Off to the left wing of a 787 at position three inside Boeing's 40-26 final assembly line, you'll find a 70,500lb piece of tooling called the Max Move. Designed to lift and install General Electric GEnx-1B and Rolls-Royce Trent 1000 engines into position for installation under the wing, this particular Max Move was built in Sweden in 2007 and can lift a hefty 31,000lbs. It was part of the company's repertoire of ultra-lean tooling to minimize the recurring cost of the 787 and reduce reliance on legacy equipment such as overhead cranes.
Now Boeing has put up the MaxMove up for sale on eBay! The starting bid is a mere $14,999 and you've got until next Tuesday to submit your bid. Bidadoo, who is running the auction for Boeing, is still waiting on the first bid, so this Swedish robo-tooling could be yours for a steal.

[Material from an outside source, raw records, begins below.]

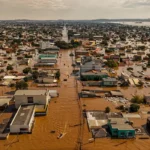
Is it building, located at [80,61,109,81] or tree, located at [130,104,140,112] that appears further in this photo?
building, located at [80,61,109,81]

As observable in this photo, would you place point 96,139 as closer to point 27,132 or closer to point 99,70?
point 27,132

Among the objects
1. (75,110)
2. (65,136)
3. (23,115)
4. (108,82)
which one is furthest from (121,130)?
(108,82)

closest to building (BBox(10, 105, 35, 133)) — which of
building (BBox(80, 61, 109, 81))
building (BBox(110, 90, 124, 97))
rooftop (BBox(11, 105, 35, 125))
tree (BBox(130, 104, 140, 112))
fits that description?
rooftop (BBox(11, 105, 35, 125))

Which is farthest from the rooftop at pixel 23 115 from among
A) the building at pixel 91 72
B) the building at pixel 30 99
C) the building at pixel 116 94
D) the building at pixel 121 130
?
the building at pixel 91 72

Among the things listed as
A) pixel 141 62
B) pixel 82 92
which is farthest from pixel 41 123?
pixel 141 62

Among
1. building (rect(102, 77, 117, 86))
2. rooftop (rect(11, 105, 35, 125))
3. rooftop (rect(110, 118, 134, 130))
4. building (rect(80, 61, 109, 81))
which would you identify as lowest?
rooftop (rect(110, 118, 134, 130))

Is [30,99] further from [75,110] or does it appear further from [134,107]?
[134,107]

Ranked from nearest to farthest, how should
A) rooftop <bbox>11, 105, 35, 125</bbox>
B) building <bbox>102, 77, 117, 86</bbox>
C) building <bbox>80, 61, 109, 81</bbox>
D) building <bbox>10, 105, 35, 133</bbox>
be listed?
1. building <bbox>10, 105, 35, 133</bbox>
2. rooftop <bbox>11, 105, 35, 125</bbox>
3. building <bbox>102, 77, 117, 86</bbox>
4. building <bbox>80, 61, 109, 81</bbox>

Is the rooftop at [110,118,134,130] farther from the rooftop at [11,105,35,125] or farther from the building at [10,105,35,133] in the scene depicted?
the rooftop at [11,105,35,125]
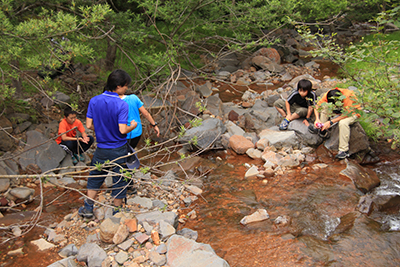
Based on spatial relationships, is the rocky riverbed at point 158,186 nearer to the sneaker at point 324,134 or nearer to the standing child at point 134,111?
the sneaker at point 324,134

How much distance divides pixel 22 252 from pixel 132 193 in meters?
1.58

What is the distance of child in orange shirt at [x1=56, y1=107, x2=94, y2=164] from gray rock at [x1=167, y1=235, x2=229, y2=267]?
2.50 metres

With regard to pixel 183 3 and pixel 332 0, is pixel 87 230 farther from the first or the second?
pixel 332 0

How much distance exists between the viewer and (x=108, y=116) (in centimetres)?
348

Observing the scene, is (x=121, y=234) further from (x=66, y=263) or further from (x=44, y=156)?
(x=44, y=156)

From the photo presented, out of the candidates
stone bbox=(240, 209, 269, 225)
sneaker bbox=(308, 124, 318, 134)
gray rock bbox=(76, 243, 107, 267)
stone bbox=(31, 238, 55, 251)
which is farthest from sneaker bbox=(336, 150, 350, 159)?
stone bbox=(31, 238, 55, 251)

From what I understand from program sources, the Max Mover was used once in 2007 to install the Trent 1000s for ZA001 ahead of the July rollout, but has laid dormant off to the side on the factory floor ever since. Boeing has since opted for a much leaner pylon winch system to load engines, which has yielded significantly faster engine installation times. It's not the first time Boeing has shifted its original tooling plan, the company now uses legacy overhead cranes to move 787 wings into position for final body join, rather than mobile floor tooling.
The MaxMove needs to be out of the factory by July 1, so make sure your PayPal account is ready to roll.
Lastly, a very special thank you to the person who pointed this out to me.